Dans une nouvelle interview avec Kati Rausch du coin des interviews musicales, Nick Holmes de PARADIS PERDU On lui a demandé ce qu’il ressentait à l’idée d’être considéré comme l’un des pionniers du mouvement metal dit « gothique ». Le chanteur a répondu (tel que retranscrit par BLABBERMOUTH.NET): « Je ne sais pas. Nous avons en quelque sorte trouvé ce titre à une époque où tout le monde étiquetait tout, et c’était en quelque sorte le seul qui nous paraissait vraiment adapté à la musique. Nous n’y avons pas vraiment réfléchi. Mais il résume en quelque sorte particulièrement les premiers morceaux, autour du deuxième album. [1991’s ‘Gothic’]cela correspondait vraiment à ce besoin.
Il a poursuivi: « Nous ne pensons pas vraiment aux labels, je suppose, mais nous n’avons toujours aucun problème à nous appeler ainsi, même si je suis sûr que beaucoup de personnes plus jeunes ne nous considéreraient même pas comme du métal gothique. Ils pensent à un autre groupe plus jeune, qui est du métal gothique et nous ne le sommes pas. Mais ce n’est pas un problème. Je ne reste pas éveillé la nuit à m’inquiéter de ces choses. «
Concernant le fait que PARADIS PERDU est souvent cité comme une influence musicale pour de nombreux jeunes groupes de metal, Entaille a déclaré : « C’est génial. C’est de la même manière que les gars des groupes qui ont la soixantaine, comme des groupes comme GEL CELTIQUE et LA MORT et SODOME et MASSE À LA BOUGIEces groupes ont tous quelques années de plus que nous et nous avons été influencés par eux. Et puis nous avons des gars qui ont trois ou quatre ans de moins que nous dans des groupes qui nous écoutent. Il y a donc un intervalle de quatre ans pour que les gens entrent dans un groupe, puis la prochaine génération entre dans ce groupe, et c’est comme ça que ça s’est en quelque sorte passé pour nous qui écoutons des groupes qui grandissent, et pour les groupes plus jeunes qui nous écoutent, je suppose. C’est donc juste une question de génération. »

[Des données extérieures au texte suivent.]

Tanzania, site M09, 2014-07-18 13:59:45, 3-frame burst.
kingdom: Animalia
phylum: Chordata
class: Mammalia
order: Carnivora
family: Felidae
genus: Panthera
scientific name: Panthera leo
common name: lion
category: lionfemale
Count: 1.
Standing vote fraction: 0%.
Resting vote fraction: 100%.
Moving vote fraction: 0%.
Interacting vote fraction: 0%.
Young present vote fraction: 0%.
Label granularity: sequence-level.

Holmes a également parlé de l’inspiration pour le titre de PARADIS PERDUle dix-septième album studio de « Ascension »sorti en septembre dernier. Il a dit : « ‘Ascension’en termes bibliques, consiste à s’élever vers Dieu et à s’élever vers la grandeur. Mais je trouve en quelque sorte que tout au long de la vie, tout ce que vous essayez de faire est de vous élever et de faire de votre mieux dès votre naissance. Je pensais donc plus dans cette direction, par opposition à quelque chose de vaguement religieux. Même si nous aimons l’imagerie religieuse, en tant que groupe, nous apprécions toujours l’imagerie religieuse. Nous ne sommes pas du tout un groupe religieux, mais nous aimons cet art. »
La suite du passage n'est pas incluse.